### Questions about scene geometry
--- Start ---

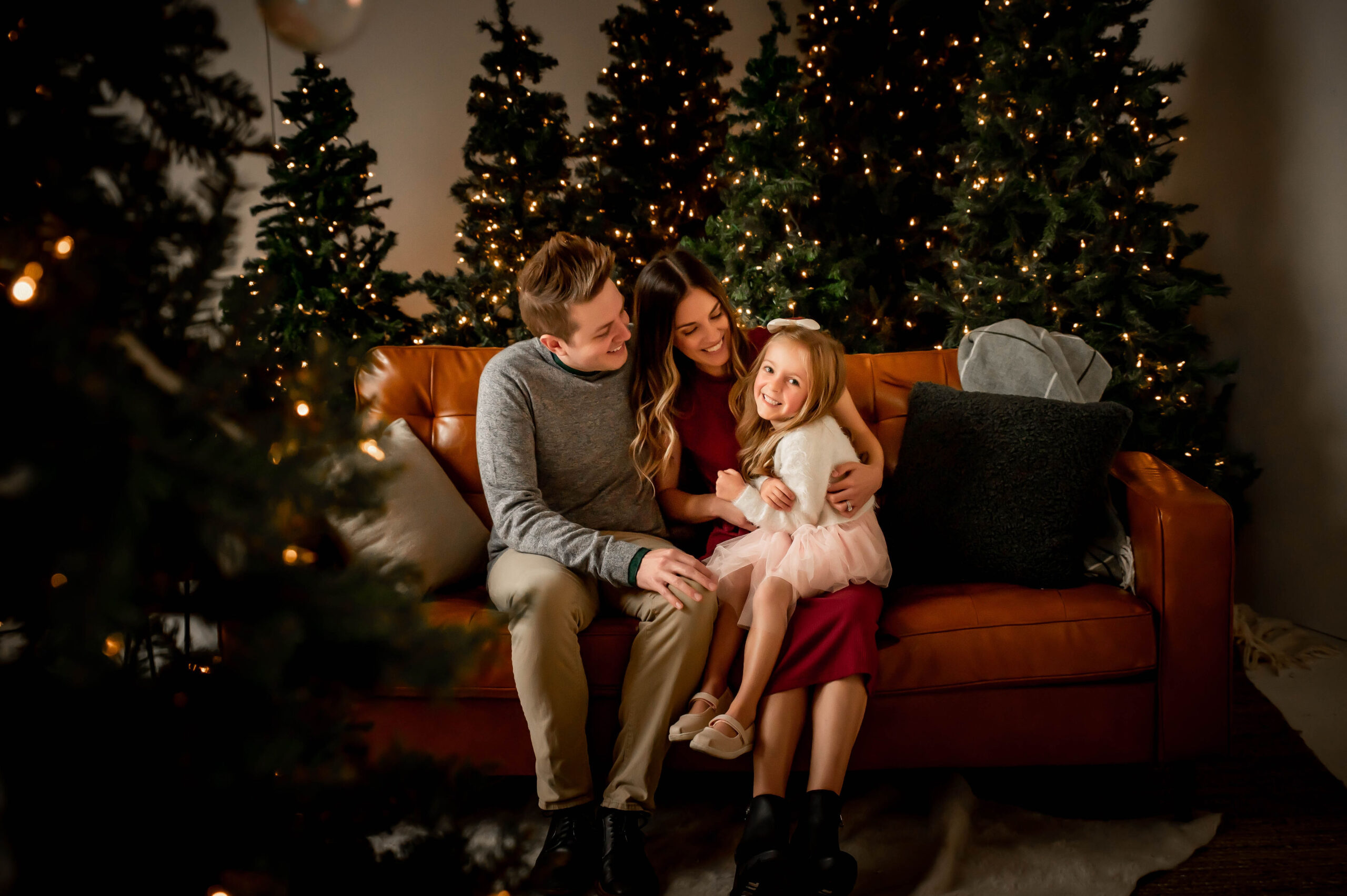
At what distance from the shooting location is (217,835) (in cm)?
66

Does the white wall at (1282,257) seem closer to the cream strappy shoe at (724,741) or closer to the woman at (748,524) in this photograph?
the woman at (748,524)

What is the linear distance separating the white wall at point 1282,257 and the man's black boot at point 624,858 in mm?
2472

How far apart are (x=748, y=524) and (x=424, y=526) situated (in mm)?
763

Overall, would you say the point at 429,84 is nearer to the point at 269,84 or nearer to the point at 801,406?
the point at 269,84

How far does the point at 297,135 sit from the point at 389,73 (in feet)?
5.29

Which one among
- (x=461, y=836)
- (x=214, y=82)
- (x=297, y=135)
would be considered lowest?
(x=461, y=836)

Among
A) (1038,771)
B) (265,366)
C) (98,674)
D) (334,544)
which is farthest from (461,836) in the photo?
(1038,771)

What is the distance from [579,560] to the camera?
1617 mm

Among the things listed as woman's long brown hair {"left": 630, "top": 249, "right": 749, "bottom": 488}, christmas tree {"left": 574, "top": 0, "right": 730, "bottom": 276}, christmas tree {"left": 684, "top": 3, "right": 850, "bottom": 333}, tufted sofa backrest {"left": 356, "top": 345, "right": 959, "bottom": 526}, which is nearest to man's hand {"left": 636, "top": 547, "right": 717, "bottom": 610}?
woman's long brown hair {"left": 630, "top": 249, "right": 749, "bottom": 488}

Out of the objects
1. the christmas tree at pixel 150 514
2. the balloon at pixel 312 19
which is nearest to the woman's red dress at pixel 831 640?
the christmas tree at pixel 150 514

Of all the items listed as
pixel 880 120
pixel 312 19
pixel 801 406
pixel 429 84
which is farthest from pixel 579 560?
pixel 429 84

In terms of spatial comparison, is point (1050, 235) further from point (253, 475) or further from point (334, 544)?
point (253, 475)

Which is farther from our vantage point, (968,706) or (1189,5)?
(1189,5)

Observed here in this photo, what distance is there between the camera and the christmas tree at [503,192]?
3.34 meters
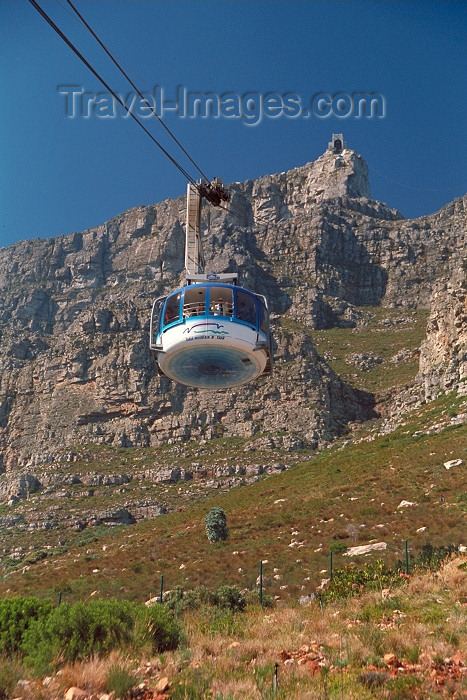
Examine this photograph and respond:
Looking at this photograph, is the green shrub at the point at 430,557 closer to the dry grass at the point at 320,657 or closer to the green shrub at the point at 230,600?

--- End ---

### Aim
The records shown above are to be repeated exactly, with the pictures left out.

### Finished answer
At what distance from the shooting location is (217,835) (in cm)?
66

Does the white wall at (1282,257) seem closer to the cream strappy shoe at (724,741) or closer to the woman at (748,524) in this photograph?
the woman at (748,524)

What is the linear distance separating the white wall at point 1282,257 and the man's black boot at point 624,858 in mm?
2472

How far apart are (x=748, y=524) and (x=424, y=526) situated (in mm)?
763

Overall, would you say the point at 429,84 is nearer to the point at 269,84 or nearer to the point at 801,406?
the point at 269,84

How far does the point at 297,135 sit from the point at 389,73 (in feet)?
5.29

Which one among
- (x=461, y=836)
- (x=214, y=82)
- (x=297, y=135)
would be considered lowest?
(x=461, y=836)

Among
A) (1038,771)
B) (265,366)
C) (98,674)
D) (334,544)
which is farthest from (461,836) in the photo?
(1038,771)

What is the distance from [579,560] to the camera?
1617 mm

Among the things listed as woman's long brown hair {"left": 630, "top": 249, "right": 749, "bottom": 488}, christmas tree {"left": 574, "top": 0, "right": 730, "bottom": 276}, christmas tree {"left": 684, "top": 3, "right": 850, "bottom": 333}, tufted sofa backrest {"left": 356, "top": 345, "right": 959, "bottom": 526}, which is nearest to man's hand {"left": 636, "top": 547, "right": 717, "bottom": 610}?
woman's long brown hair {"left": 630, "top": 249, "right": 749, "bottom": 488}

Out of the objects
1. the christmas tree at pixel 150 514
2. the balloon at pixel 312 19
which is nearest to the woman's red dress at pixel 831 640?
the christmas tree at pixel 150 514

Of all the items listed as
pixel 880 120
pixel 312 19
pixel 801 406
pixel 429 84
which is farthest from pixel 579 560?
pixel 429 84

In terms of spatial comparison, is point (1050, 235) further from point (253, 475) or further from point (334, 544)?
point (253, 475)

Which is farther from our vantage point, (968,706) or (1189,5)?
(1189,5)

Observed here in this photo, what distance is there between the camera and the christmas tree at [503,192]?
3.34 meters
Examine this photograph and respond:
Looking at this photograph, is the green shrub at the point at 430,557 closer to the dry grass at the point at 320,657 or closer to the green shrub at the point at 230,600?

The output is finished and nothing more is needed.